DOCUMENT EXCERPT:

There are many prescriptions for saving the world out there today, but they are all based on magical thinking. Technology/innovation, the “market”, “radical democracy”, religious salvation, new age consciousness-raising, grassroots collectivism — belief in any of these “solutions” is an act of pure faith, as none of them has “solved” any problem even a fraction the size or complexity of those we face today. Belief in and pursuit of these “solutions” has, on the whole, worsened not ameliorated these problems. It is time for us to give up hope in such solutions.
And then do what, you might ask? I don’t know. Perhaps just be. If you have the luxury of time, capacity and opportunity to do so, listen to your instincts, and to the place you live, and wait for them to tell you what to do, There is no one right answer, and there is no saving this civilization, or this world. It will be fine, long after we’re gone.

INPUT DATA:

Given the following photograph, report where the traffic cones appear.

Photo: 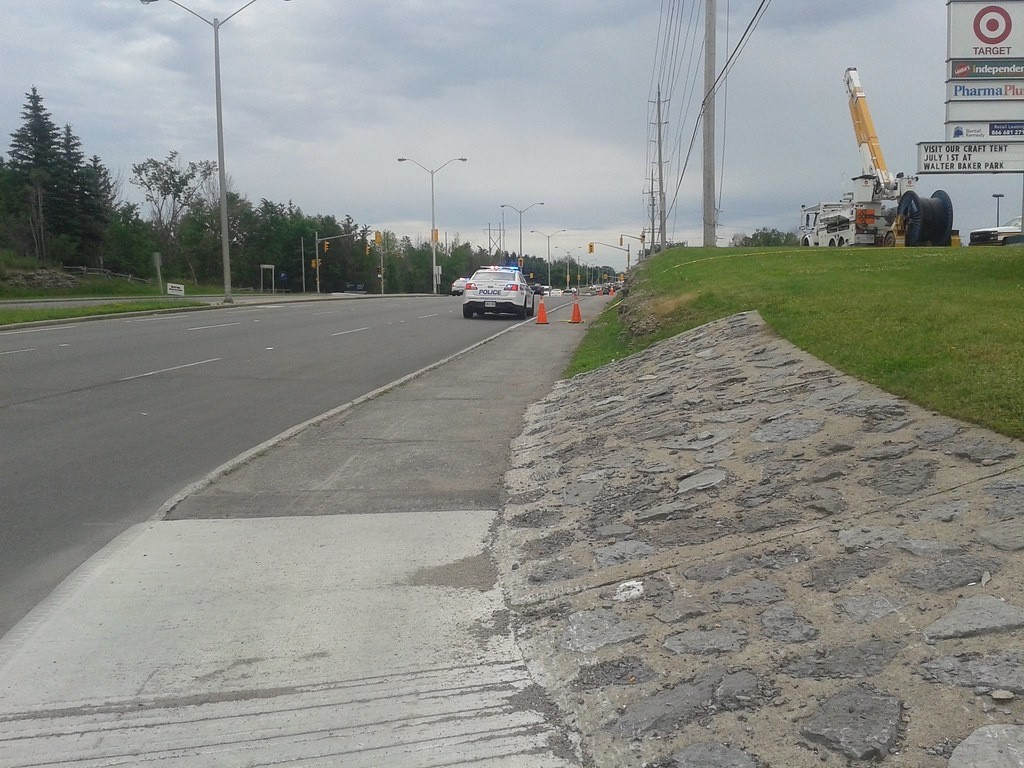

REQUIRED WORK:
**A)** From the passage on saving the world, pull out the section starting with "There are many" and going on through "in such solutions.".
**B)** According to the passage on saving the world, what are all of today's prescriptions for saving the world based on?
**C)** Write what comes next in the passage on saving the world, picking up after its final sentence.
The lines have nothing to do with what follows.

ANSWERS IN ORDER:
**A)**
There are many prescriptions for saving the world out there today, but they are all based on magical thinking. Technology/innovation, the “market”, “radical democracy”, religious salvation, new age consciousness-raising, grassroots collectivism — belief in any of these “solutions” is an act of pure faith, as none of them has “solved” any problem even a fraction the size or complexity of those we face today. Belief in and pursuit of these “solutions” has, on the whole, worsened not ameliorated these problems. It is time for us to give up hope in such solutions.

**B)** Magical thinking.

**C)**
As for me, I have been trying, successfully, to be generous in supporting people and projects that I think are important and will help a lot of people. I have been successfully spending time with people I love, and am slowly learning to be present, to let go, to be a responsible, sustainable hedonist, and to self-accept. I am looking to spend more time in creative and imaginative pursuits, with creative and imaginative people, and more time mentoring, and learning resilience skills and capacities. I am still seeking gentle natural warm beautiful places to live, and safe ways to help stop the Tar Sands and factory farming.
I think I might try posting short daily thoughts here, instead of waiting days or weeks until I have something substantive to post. This blog might become, at least for a while, more of a diary than an overly-ambitious chronicle of civilization’s collapse. If so, it will likely become more personal, and less rhetorical — more about my activities and reflections and the people in my life, and less about my ideas.